SELECTED TEXT Block Start
By Jackie Beach
Much research has been gathered regarding the development of racial and ethnic biases in children. For one, we know that children as young as 3 months old can show a preference for own-race faces, according to a study published in the National Library of Medicine. While that likely has a lot to do with familiarity, children’s identities and biases are starting to form much earlier than is commonly known.
Cultivating knowledge of and respect for varied cultures is an essential element of what I bring forth as a preschool teacher.
Sharing customs and traditions fosters kids’ sense of self and familial pride, and it orients the entire class toward a genuine appreciation of differences and similarities. One way we do this is through snack time.
It’s no secret among those who know me that I love all things related to food—cooking, baking, recipes and, of course, eating! In sharing beloved recipes with my pre-K class (ages 2 to 4) at the Waldorf School of Baltimore, I realized that snack time is not only a delicious vehicle for introducing the children to new flavors and textures (and providing opportunity for all of the learning that comes with sharing a group meal), but it can also be a window into cultural diversity.
At the Waldorf School, where my three children also attend, we encourage children to notice and learn about the beautiful differences among people, as well as explore the many ways in which we are beautifully similar.
This school year, I decided to bring a treasured part of my identity and home life into the classroom and make kimchi with my class to enjoy on our Rice Day. In late summer, we prepared mool kimchi, or water kimchi, a nutritious and easy-to-prepare cooling kimchi made with in-season vegetables that the children took pride in chopping themselves, preserved in a brine slightly sweetened with apple and Asian pear.
SELECTED TEXT Block End
**COMPLETE THE FOLLOWING**
A - Reproduce the passage of the preschool snack-time article between "Sharing customs and" and "into cultural diversity.", inclusive.
B - According to the preschool snack-time article, what fruits sweeten the brine of the mool kimchi?
INFORMATION SUPPLIED Block Start
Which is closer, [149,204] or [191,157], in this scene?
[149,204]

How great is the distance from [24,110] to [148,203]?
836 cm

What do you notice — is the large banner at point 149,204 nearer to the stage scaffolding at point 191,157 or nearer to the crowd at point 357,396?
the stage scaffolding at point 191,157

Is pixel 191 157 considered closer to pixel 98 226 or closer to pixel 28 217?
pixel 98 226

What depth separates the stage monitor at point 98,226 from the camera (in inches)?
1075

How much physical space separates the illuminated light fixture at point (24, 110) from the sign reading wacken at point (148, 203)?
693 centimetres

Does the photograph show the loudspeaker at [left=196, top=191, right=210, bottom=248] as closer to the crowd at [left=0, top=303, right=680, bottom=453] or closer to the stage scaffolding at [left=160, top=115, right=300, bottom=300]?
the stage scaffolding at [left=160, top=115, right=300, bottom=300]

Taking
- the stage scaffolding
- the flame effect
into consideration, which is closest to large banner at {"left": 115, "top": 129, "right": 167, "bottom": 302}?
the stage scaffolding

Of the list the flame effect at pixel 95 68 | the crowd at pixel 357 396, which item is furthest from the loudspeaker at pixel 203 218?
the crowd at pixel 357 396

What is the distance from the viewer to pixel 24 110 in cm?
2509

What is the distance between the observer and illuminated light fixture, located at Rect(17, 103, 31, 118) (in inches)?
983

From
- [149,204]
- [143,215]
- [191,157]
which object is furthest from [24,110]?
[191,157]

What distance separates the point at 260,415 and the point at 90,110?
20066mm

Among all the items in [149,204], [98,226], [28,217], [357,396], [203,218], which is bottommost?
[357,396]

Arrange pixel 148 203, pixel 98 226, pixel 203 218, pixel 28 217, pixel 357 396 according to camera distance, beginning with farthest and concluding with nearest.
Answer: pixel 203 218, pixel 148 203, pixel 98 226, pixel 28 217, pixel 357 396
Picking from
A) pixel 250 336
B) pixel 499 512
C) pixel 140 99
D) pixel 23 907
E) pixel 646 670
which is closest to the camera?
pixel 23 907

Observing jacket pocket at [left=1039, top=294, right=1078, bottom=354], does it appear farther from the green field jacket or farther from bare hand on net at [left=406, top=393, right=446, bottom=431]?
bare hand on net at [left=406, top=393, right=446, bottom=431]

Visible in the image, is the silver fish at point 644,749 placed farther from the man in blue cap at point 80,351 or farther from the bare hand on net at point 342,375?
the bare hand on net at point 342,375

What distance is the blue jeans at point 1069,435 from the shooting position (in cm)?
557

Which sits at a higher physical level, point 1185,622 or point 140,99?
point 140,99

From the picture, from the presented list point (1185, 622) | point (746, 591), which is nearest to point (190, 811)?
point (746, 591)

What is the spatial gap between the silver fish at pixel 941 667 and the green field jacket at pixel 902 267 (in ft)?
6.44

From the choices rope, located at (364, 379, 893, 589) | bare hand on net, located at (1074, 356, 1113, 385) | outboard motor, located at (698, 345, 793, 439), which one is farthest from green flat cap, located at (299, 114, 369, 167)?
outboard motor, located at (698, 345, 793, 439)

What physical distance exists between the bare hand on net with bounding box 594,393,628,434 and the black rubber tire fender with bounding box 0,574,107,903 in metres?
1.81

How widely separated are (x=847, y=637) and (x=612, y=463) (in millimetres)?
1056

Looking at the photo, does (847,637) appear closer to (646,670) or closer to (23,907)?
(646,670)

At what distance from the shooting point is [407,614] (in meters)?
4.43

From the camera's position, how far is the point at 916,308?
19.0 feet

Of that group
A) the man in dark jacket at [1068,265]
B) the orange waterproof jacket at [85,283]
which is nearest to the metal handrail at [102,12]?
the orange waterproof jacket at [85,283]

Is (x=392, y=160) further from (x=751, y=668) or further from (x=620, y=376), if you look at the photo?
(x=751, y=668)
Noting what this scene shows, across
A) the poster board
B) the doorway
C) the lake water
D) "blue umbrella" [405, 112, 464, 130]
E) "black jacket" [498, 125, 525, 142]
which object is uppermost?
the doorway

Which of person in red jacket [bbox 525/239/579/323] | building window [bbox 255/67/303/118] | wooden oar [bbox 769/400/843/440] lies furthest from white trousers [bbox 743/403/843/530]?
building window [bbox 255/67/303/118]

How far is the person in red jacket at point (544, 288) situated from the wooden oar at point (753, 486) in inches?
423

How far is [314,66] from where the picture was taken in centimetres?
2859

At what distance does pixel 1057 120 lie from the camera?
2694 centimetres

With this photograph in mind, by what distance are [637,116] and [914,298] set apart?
INFORMATION SUPPLIED Block End
**ACTIVITY ANSWERS**
A -
Sharing customs and traditions fosters kids’ sense of self and familial pride, and it orients the entire class toward a genuine appreciation of differences and similarities. One way we do this is through snack time.
It’s no secret among those who know me that I love all things related to food—cooking, baking, recipes and, of course, eating! In sharing beloved recipes with my pre-K class (ages 2 to 4) at the Waldorf School of Baltimore, I realized that snack time is not only a delicious vehicle for introducing the children to new flavors and textures (and providing opportunity for all of the learning that comes with sharing a group meal), but it can also be a window into cultural diversity.

B - Apple and Asian pear.